---------- RECORDS FOR THE EXERCISE

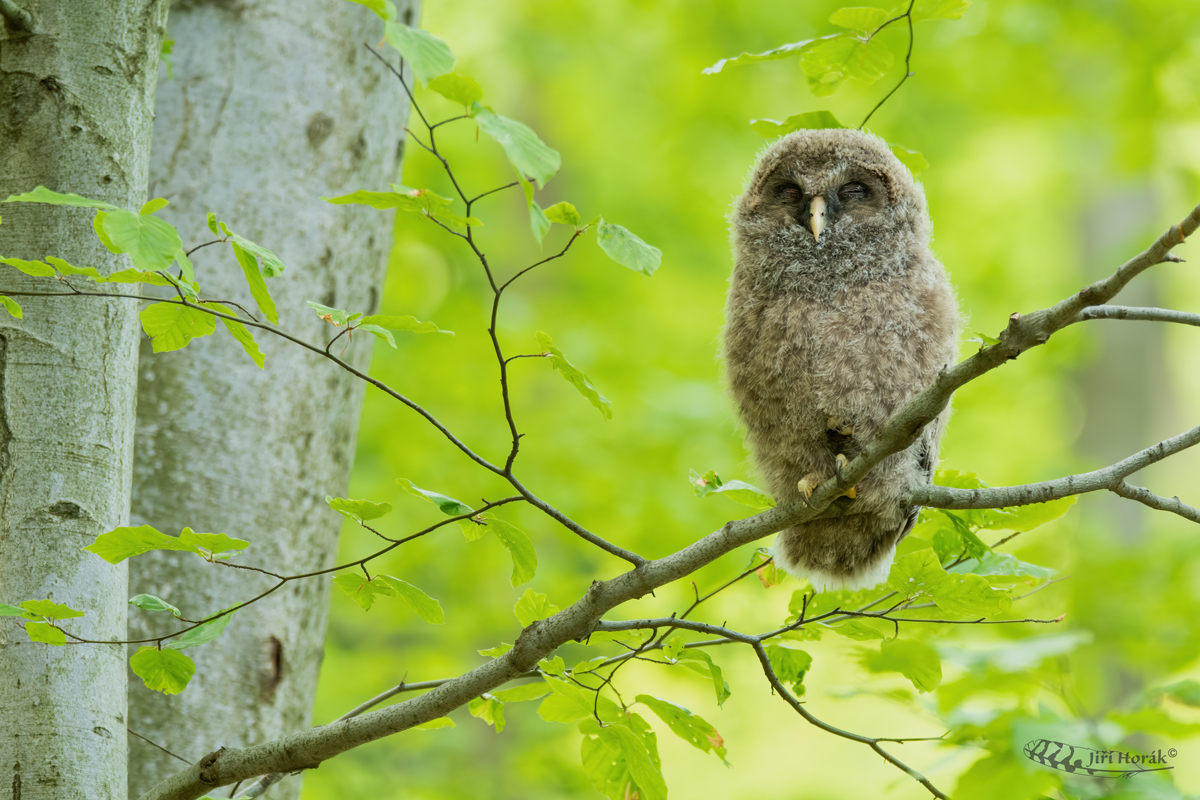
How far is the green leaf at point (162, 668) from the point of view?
162cm

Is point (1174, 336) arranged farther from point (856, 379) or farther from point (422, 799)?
point (856, 379)

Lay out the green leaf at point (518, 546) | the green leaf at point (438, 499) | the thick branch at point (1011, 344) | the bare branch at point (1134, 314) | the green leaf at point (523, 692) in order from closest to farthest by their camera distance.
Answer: the thick branch at point (1011, 344) → the bare branch at point (1134, 314) → the green leaf at point (438, 499) → the green leaf at point (518, 546) → the green leaf at point (523, 692)

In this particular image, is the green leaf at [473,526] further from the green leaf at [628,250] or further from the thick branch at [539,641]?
the green leaf at [628,250]

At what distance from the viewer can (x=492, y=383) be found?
6086 mm

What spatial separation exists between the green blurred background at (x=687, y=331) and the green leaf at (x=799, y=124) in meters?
2.09

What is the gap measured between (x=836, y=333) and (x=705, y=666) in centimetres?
75

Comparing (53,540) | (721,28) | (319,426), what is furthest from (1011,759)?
(721,28)

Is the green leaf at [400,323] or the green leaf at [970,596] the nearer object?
the green leaf at [400,323]

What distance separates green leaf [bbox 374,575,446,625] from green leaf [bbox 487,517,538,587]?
165mm

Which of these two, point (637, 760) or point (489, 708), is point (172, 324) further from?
point (637, 760)

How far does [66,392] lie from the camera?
5.54ft

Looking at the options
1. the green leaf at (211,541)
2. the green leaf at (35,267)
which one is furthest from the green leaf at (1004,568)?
the green leaf at (35,267)

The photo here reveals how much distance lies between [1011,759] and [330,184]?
8.01 ft

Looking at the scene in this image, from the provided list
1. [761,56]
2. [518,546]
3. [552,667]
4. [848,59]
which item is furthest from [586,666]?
[848,59]
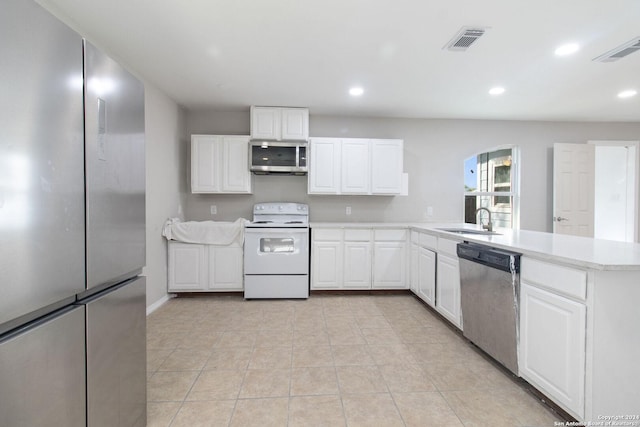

--------------------

AIM: Change every "camera" in the material above to "lens" and write out all of the material again with nothing else altered, omitting the pictures.

WORKED ANSWER:
How far is the green leaf at point (162, 668) from the point of view?
162cm

Is point (1174, 336) arranged farther from point (856, 379) or farther from point (422, 799)?
point (856, 379)

Lay out the green leaf at point (518, 546) | the green leaf at point (438, 499) | the thick branch at point (1011, 344) | the bare branch at point (1134, 314) | the green leaf at point (523, 692) in order from closest to farthest by their lens distance.
Answer: the thick branch at point (1011, 344) → the bare branch at point (1134, 314) → the green leaf at point (438, 499) → the green leaf at point (518, 546) → the green leaf at point (523, 692)

In this particular image, is the green leaf at [473,526] further from the green leaf at [628,250] or further from the thick branch at [539,641]?
the green leaf at [628,250]

At what distance from the viewer can (x=492, y=383) be found?
6086 mm

What spatial separation exists between the green blurred background at (x=687, y=331) and the green leaf at (x=799, y=124) in meters?
2.09

What is the gap measured between (x=836, y=333) and (x=705, y=666) in centimetres?
75

Comparing (53,540) | (721,28) | (319,426), what is furthest from (1011,759)?
(721,28)

Is the green leaf at [400,323] or the green leaf at [970,596] the nearer object?
the green leaf at [400,323]

What distance separates green leaf [bbox 374,575,446,625] from green leaf [bbox 487,517,538,587]?
165mm

Which of these two, point (637, 760) or point (489, 708), is point (172, 324) further from?
point (637, 760)

How far does [66,392] lie from the lens?
5.54ft

Looking at the options
1. the green leaf at (211,541)
2. the green leaf at (35,267)
which one is furthest from the green leaf at (1004,568)?
the green leaf at (35,267)

The photo here reveals how much distance lies between [1011,759] and [330,184]?
8.01 ft

Looking at the scene in this image, from the provided list
1. [761,56]
2. [518,546]
3. [552,667]
4. [848,59]
which item is furthest from [586,666]?
[848,59]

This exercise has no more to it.